Soeben haben die Republikaner von Iowa entschieden , dass sie sich nicht entscheiden können, wen sie in den Kampf ums Weiße Haus schicken sollen. Einen Kandidaten, von dem es heißt, er habe die besten Aussichten Barack Obama zu schlagen? Also den wendehalsigen und eher unbeliebten Mitt Romney , der einst als Gouverneur den liberalen Bundesstaat Massachusetts ziemlich liberal regierte, jedenfalls nach republikanischen Maßstäben?

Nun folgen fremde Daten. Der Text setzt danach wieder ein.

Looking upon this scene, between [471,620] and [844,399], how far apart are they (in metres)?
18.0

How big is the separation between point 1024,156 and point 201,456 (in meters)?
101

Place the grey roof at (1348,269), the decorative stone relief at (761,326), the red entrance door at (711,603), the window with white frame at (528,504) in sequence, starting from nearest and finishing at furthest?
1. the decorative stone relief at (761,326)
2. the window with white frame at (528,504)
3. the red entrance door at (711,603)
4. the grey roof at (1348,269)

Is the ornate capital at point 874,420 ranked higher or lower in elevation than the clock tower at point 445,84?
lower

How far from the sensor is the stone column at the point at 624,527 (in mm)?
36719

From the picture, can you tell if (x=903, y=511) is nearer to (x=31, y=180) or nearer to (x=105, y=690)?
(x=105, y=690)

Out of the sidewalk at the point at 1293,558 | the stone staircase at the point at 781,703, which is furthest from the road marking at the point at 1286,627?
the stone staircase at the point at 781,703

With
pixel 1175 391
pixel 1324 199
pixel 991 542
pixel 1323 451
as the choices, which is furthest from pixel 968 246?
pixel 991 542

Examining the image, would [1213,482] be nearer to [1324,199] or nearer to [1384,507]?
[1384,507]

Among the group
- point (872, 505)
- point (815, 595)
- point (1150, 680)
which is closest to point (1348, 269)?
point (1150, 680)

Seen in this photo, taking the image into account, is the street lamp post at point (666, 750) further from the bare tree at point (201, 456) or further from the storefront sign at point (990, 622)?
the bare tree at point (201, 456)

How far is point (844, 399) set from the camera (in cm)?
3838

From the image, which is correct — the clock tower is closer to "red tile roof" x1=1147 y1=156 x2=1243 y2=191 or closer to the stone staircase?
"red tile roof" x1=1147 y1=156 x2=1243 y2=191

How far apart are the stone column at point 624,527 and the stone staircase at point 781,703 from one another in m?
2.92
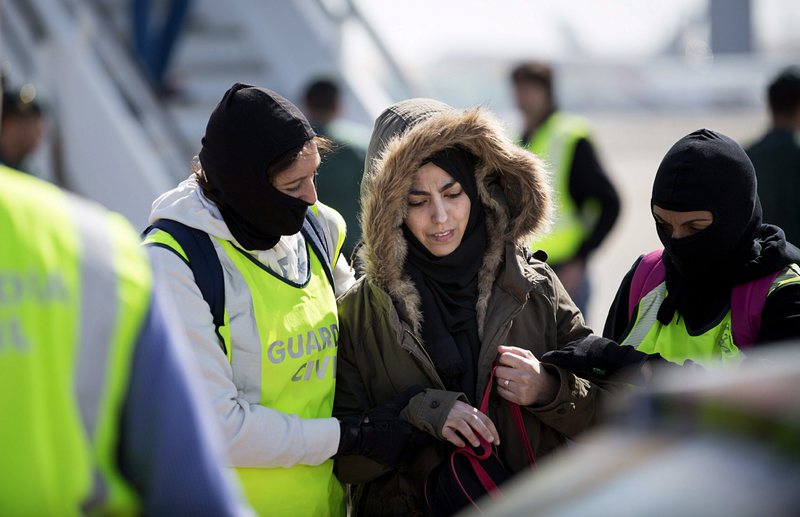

Oder doch besser einen Kandidaten fürs konservative Herz? Einen ideologisch gefestigten Politiker? Zum Beispiel Rick Santorum, den erzkonservativen Ex-Senator von Pennsylvania , der das Militär aufrüsten, den Staat abrüsten und Abtreibungen und schwule Ehen verbieten will? Seit ewig sind die Republikaner hin- und hergerissen zwischen einer Vernunft- und einer Herzensentscheidung. Iowa hat hier keine Klarheit gebracht. Romney und Santorum erhielten fast gleich viele Stimmen.

Mit gerade einmal acht Stimmen lag Mitt Romney, der Favorit des Partei-Establishments , am Ende des langen Wahlabends vorne. Vieles spricht dafür, dass er der Präsidentschaftskandidat werden wird. Wenn schon etliche der stramm rechten Republikaner von Iowa für den moderaten Mormonen votieren, werden es die Parteimitglieder andernorts erst recht tun. Laut Umfragen liegt Romney beim nächsten Test am 10. Januar in New Hampshire bereits weit vorn.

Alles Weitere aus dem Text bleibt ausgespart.